A coluna apurou que o homem apontado pela Polícia Federal (PF) como líder de um esquema de garimpo ilegal que movimentou mais de R$ 200 milhões utiliza ao menos três identidades diferentes para escapar das autoridades e manter as atividades do grupo criminoso.

Conhecido como Jaime Hoffelder, ele também se apresentaria como Luiz Paulo Mallmann e Benjamim Pereira Leite. Segundo as investigações, seria o responsável por financiar a extração ilegal de cassiterita, articular o “esquentamento” do minério e operar uma rede de empresas de fachada usada para lavagem de dinheiro.

O uso de múltiplas identidades, porém, não é a única estratégia adotada pelo suspeito. De acordo com a PF, Jaime também promove uma espécie de rodízio de empresas ligadas ao esquema.

Sempre que pessoas jurídicas passam a ser alvo de investigações ou operações policiais, elas são abandonadas e substituídas por novas empresas. A prática, segundo os investigadores, tem como objetivo manter o fluxo financeiro da organização e dificultar o rastreamento dos recursos obtidos ilegalmente.

As investigações apontam que os integrantes do esquema teriam sido responsáveis pela exploração ilegal de minério em larga escala, movimentando valores superiores a R$ 200 milhões e causando expressivos prejuízos à ordem econômica, além de danos ambientais.

A lavagem de dinheiro

Segundo a PF, o grupo utilizava documentos e operações simuladas para dar aparência de legalidade a minérios de origem irregular.

O esquema envolveria o uso de Permissões de Lavra Garimpeira (PLGs) falsas, referências a leilões da Agência Nacional de Mineração (ANM) e registros fictícios de beneficiamento, criando uma cadeia documental destinada a ocultar a verdadeira procedência do minério.

Os alvos

Jaime seria o responsável por financiar os garimpeiros, coordenar o “esquentamento” do minério e, posteriormente, comercializá-lo com aparência de legalidade.
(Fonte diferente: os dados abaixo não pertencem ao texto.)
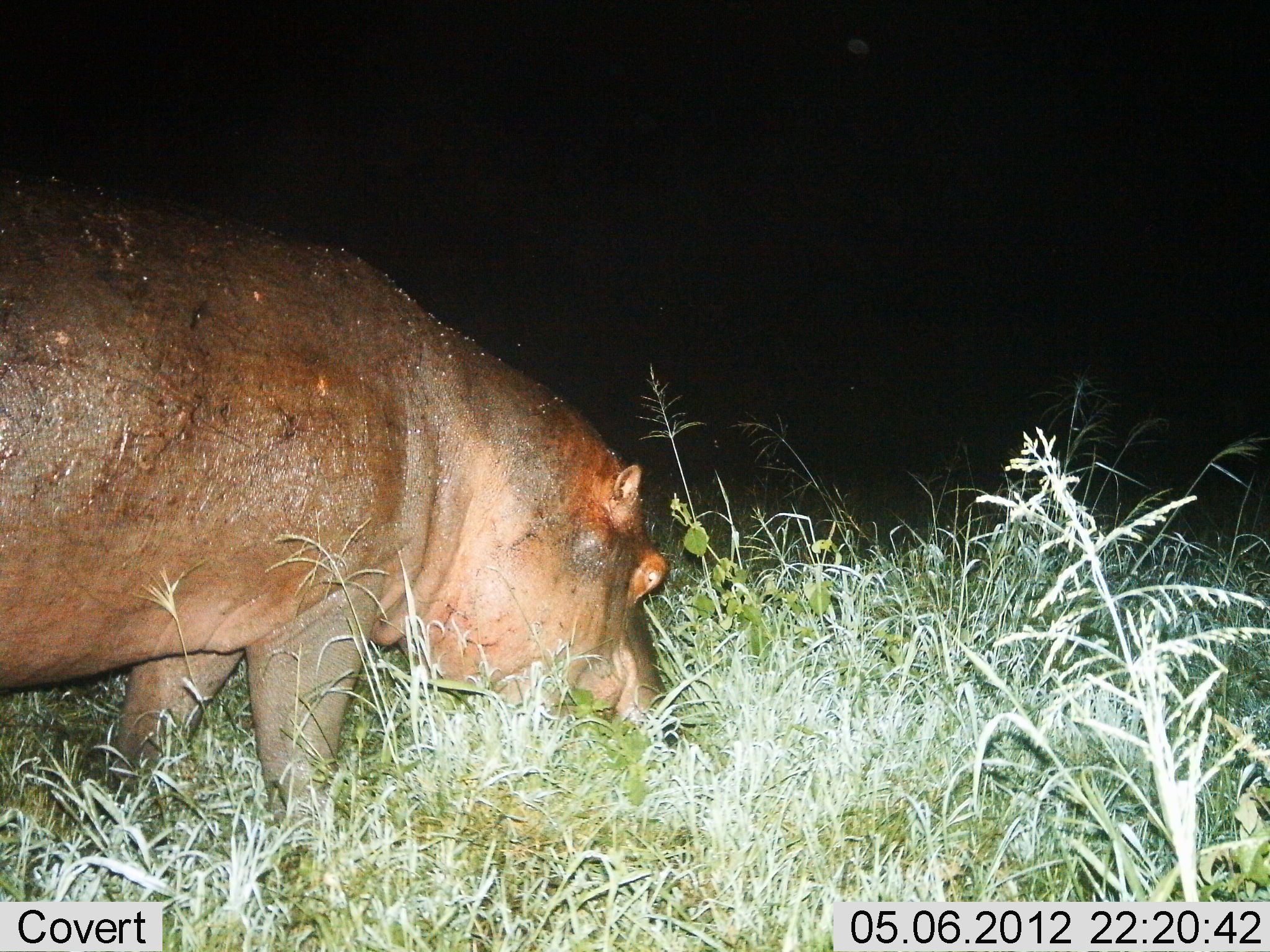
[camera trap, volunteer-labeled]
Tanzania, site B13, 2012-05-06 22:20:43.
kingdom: Animalia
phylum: Chordata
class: Mammalia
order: Artiodactyla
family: Hippopotamidae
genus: Hippopotamus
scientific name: Hippopotamus amphibius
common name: hippopotamus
Hippopotamus (Hippopotamus amphibius), count 1. Behavior (volunteer vote fractions): standing 23%, resting 0%, moving 8%, interacting 0%. Young present (vote fraction): 0%. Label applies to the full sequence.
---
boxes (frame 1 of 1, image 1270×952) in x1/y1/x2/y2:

Além disso, também teria a função de lavar dinheiro por meio de laranjas e empresas de fachada.

A companheira dele, identificada como Monique dos Santos Silva, também é alvo da investigação. Segundo as apurações, ela seria uma “laranja” consciente do esquema e proprietária da empresa de fachada Pryhry, que teria sido utilizada com frequência para movimentar e lavar recursos de Jaime. O casal está foragido.

Outro alvo é Marcelo Rica, sócio da fundição de metais não ferrosos Tratho. Ele é apontado como responsável pela compra final da cassiterita extraída ilegalmente e pela comercialização do minério já beneficiado.

Marcelo Rica foi alvo de mandado de busca e apreensão nesta quinta-feira (18/6), e um veículo Porsche registrado em seu nome também foi apreendido.

Já Edegar dos Santos Ribeiro é apontado como contador das principais empresas utilizadas por Jaime para movimentar recursos ilícitos e emitir notas fiscais frias.

Ronaldo Carlos Maia e Fernando Magno, por sua vez, seriam responsáveis por empresas envolvidas no beneficiamento do minério ilegal enviado pelas empresas de fachada ligadas a Jaime.

Operações

Nesta quinta-feira (18/6), a PF deflagrou duas operações que integram a primeira fase da Operação Trono de Ferro, iniciada em 19 de fevereiro deste ano. Na ocasião, foram cumpridos 36 mandados, resultando na prisão de seis pessoas e no bloqueio de aproximadamente R$ 405 milhões em bens e valores.

Segundo a PF, as medidas cautelares visam interromper as atividades criminosas, aprofundar a coleta de provas e identificar outros envolvidos no esquema.

Além da prisão de seis pessoas, a operação determinou o bloqueio de aproximadamente R$ 250 milhões, elevando para mais de R$ 650 milhões o total de bens e valores indisponibilizados no âmbito da investigação.

Os investigados poderão responder pelos crimes de organização criminosa, usurpação de bens da União, extração ilegal de recursos minerais, lavagem de dinheiro, falsidade documental e outros delitos correlatos.